TMAO Induces Vascular Endothelial Cells Pyroptosis Through TET2-CYTB-ROS Pathway.

Purpose: The study was aimed at identifying that cytochrome b (CYTB) expression regulation by trimethylamine N-oxide (TMAO) can induce mitochondria reactive oxygen species (ROS) and promote vascular endothelial cells (VECs) pyroptosis.

Methods: VECs were transfected with TET methylcytosine dioxygenase 2 (TET2)/CYTB overexpression lentivirus, CYTB siRNA, TET2 shRNA, or NC. ROS levels were measured using MitoSOX Red fluorescence, and pyroptosis was evaluated via Hoechst 33342/PI staining. Western blot was used to measure TET2, the NOD-like receptor thermal protein domain associated protein 3 (NLRP3), proteolytic cleavage of gasdermin D (GSDMD), CYTB, and Caspase-1 expression. Interleukin (IL)-1β was quantified by ELISA. The mRNA expression of IL-1β, CYTB, ND2, and TET2 was measured by qRT-PCR. Cellular ultrastructure was examined by electron microscope, and calcium flux was monitored with Fluo-4AM. CYTB methylation was detected using Targeted Bisulfite Sequencing.

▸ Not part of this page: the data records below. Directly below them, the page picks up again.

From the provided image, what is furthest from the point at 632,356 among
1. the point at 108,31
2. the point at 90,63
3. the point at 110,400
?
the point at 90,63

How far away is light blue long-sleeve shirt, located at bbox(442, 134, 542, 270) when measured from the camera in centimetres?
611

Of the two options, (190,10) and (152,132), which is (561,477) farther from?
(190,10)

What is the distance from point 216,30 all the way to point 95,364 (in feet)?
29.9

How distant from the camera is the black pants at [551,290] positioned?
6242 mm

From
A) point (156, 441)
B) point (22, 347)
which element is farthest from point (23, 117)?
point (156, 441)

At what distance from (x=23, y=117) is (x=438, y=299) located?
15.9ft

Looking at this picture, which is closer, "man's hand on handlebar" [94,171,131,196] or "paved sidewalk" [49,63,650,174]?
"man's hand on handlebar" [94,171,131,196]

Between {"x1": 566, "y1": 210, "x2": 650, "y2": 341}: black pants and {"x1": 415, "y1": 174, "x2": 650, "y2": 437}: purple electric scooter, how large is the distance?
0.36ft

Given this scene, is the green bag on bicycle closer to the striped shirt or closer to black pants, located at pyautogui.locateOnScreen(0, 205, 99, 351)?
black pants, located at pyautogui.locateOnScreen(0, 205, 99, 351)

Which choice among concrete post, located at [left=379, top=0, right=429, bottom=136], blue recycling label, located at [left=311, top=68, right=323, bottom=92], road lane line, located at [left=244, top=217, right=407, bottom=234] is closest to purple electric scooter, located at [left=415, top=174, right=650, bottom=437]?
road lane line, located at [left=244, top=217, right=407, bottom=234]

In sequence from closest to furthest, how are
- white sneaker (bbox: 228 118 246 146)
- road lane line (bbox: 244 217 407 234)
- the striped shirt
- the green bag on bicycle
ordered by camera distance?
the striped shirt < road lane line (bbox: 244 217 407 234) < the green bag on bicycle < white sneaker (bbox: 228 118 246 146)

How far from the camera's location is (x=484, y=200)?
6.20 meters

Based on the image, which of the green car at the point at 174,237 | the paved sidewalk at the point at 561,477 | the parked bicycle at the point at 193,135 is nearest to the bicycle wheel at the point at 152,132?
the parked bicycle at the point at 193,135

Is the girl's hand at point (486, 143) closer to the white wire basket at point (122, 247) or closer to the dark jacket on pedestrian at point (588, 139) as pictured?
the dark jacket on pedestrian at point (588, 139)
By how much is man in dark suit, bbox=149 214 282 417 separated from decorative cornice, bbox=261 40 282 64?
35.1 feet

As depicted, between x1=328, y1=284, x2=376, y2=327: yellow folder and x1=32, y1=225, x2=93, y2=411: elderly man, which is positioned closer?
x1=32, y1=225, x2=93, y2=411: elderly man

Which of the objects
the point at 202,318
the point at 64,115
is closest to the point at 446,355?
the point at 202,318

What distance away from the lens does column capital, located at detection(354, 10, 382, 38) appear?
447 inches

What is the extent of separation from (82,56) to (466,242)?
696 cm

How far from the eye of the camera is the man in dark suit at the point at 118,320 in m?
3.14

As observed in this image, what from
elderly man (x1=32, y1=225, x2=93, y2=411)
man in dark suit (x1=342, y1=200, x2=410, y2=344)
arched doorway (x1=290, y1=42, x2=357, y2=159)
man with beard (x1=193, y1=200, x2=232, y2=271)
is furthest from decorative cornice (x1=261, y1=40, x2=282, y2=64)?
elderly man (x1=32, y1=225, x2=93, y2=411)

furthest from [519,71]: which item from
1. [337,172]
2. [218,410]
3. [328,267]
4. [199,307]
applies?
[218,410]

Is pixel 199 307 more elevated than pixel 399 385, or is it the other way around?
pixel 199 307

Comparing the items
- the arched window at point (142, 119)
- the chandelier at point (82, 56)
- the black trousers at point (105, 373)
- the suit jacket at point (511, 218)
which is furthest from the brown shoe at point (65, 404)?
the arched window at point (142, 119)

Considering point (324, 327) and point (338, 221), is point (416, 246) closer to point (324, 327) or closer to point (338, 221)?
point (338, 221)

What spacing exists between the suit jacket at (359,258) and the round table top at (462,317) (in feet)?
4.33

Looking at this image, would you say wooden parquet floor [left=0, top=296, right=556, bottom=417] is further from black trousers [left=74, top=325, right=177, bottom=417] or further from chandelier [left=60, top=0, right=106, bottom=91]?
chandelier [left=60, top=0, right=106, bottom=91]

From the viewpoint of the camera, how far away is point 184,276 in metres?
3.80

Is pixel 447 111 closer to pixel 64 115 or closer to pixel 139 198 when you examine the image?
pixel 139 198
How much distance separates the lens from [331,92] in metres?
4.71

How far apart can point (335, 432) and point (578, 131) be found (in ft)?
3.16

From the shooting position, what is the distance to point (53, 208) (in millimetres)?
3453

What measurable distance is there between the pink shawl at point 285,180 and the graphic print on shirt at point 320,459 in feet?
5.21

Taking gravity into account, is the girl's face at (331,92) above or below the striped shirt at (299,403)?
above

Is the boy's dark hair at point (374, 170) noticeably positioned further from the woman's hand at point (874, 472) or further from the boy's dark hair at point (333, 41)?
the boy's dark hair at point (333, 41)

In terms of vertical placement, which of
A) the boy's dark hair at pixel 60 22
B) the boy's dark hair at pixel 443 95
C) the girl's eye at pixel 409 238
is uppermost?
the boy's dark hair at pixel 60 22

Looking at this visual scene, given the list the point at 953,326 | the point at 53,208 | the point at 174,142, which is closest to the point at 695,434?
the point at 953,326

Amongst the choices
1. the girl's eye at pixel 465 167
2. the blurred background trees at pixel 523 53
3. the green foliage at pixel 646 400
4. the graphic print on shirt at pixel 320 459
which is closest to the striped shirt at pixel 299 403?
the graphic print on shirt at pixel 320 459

Results: This study showed that TMAO can down-regulate the expression of CYTB inVECs, cause VECs pyroptosis and mitochondrial dysfunction (MDF). CYTB overexpression antagonized the effect of TMAO. Further, silencing CYTB promoted mtROS production, and MitoTEMPO, a ROS scavenger, inhibited VECs pyroptosis caused by CYTB silencing. In addition, TET2 had demethylation activity. The expression of CYTB was positively regulated by TET2. TMAO was able to inhibit the expression of TET2 and promote the methylation level of the CYTB gene promoter.

Conclusion: TMAO promotes the methylation level of the CYTB gene promoter and down-regulates the expression of CYTB by inhibiting the expression of TET2. The decreased expression level of CYTB induces ROS, promoting VECs pyroptosis.